Custom stable domain name for local development

By default, no custom domain name is created. You can use the semi-random domain name serverless offers on deployment and with serverless info.

If you want to create a domain name for local development (e.g. watchdog-proxy-lmorchard.dev.mozaws.net):

  1. Edit your serverless.local.yml to contain an enabled customDomain section with appropriate details
  2. Run npx serverless create_domain - this only needs to be done once, to create the new custom domain name in Route53 and an accompanying CloudFront distribution
  3. Run npm run deploy:dev to update your stack

Read this Serverless Blog post for more details: https://serverless.com/blog/serverless-api-gateway-domain/

Deployment

Environment variables

When using serverless deploy to deploy the stack, you can use several environment variables to alter configuration:

  • STAGE - Stage for building and deploying - e.g. dev, stage, production
  • DOMAIN - Custom domain config selection for Route 53 and CloudFront distribution - e.g. local, dev, stage, production. If omitted, custom domain handling is disabled
  • NODE_ENV - Use production for a more optimized production build, development for a development build with more verbose logging and other conveniences
  • GIT_COMMIT - The value reported by the __version__ resource as commit.

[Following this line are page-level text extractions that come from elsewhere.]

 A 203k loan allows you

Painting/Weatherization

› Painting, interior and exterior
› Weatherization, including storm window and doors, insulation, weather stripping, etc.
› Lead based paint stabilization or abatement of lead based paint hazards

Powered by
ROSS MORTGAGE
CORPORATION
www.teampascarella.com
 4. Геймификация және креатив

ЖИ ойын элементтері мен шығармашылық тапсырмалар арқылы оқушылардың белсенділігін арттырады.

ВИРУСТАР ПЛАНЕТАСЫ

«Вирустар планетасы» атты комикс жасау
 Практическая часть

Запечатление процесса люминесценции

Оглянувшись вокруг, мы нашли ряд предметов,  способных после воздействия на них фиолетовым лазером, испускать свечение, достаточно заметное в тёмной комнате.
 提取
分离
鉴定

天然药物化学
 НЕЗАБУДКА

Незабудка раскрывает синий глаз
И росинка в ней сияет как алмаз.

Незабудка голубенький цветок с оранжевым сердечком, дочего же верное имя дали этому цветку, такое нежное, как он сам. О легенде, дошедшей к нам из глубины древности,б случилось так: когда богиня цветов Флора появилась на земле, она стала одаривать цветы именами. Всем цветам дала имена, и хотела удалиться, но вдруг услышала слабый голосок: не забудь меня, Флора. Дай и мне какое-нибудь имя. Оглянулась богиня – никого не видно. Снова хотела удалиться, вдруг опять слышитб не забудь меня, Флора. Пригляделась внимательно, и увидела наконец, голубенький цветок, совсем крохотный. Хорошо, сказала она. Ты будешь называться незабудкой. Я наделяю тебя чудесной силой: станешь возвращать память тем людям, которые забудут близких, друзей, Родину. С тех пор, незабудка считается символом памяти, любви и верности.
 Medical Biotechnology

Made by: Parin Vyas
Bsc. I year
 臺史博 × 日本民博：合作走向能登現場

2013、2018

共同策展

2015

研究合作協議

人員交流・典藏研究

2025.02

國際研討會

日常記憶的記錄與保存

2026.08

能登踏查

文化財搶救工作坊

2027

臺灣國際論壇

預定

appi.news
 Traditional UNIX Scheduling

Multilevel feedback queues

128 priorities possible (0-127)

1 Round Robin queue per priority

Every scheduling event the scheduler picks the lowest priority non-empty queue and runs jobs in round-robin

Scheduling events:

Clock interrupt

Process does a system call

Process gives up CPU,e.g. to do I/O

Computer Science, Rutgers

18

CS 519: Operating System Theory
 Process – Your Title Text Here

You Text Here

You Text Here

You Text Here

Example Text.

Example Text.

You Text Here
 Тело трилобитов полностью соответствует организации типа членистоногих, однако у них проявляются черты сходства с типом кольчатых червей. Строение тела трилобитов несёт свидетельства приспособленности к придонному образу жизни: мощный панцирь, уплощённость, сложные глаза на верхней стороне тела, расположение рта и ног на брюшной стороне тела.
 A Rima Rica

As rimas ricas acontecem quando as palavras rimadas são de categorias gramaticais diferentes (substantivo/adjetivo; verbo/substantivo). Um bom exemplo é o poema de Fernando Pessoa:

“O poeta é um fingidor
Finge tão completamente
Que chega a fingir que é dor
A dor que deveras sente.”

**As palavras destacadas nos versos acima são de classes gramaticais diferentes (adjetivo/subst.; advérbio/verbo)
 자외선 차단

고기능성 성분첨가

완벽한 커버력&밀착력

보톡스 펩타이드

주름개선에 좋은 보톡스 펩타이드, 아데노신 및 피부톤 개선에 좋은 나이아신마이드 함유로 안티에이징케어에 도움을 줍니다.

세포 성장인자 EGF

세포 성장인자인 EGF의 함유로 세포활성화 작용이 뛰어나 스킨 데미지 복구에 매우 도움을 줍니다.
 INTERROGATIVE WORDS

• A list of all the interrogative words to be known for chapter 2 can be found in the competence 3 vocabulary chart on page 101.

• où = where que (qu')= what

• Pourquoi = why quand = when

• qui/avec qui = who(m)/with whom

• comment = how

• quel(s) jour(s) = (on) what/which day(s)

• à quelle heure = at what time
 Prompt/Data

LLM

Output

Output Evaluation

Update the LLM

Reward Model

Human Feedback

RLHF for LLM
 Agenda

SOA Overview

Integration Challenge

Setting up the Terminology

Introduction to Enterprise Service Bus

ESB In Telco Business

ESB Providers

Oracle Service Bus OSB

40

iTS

If not set, Serverless config will attempt to run the git command to discover the current commit.
  • UPSTREAM_SERVICE_URL - the URL of the production upstream web service (i.e. PhotoDNA)
  • UPSTREAM_SERVICE_KEY - the private subscription key for the upstream web service
  • ENABLE_DEV_AUTH=1 - This enables a hardcoded user id / key for development (off by default)
  • DISABLE_AUTH_CACHE=1 - Authentication credentials are cached in memory in the accept API function. This lasts until AWS recycles the container hosting the function. Setting this variable disables the cache.
  • METRICS_URL - Override for Ping Centre service URL used for internal metrics. By default, the stage or production Ping Centre URL is used based on NODE_ENV

You can see these variables used by scripts defined in package.json for development convenience.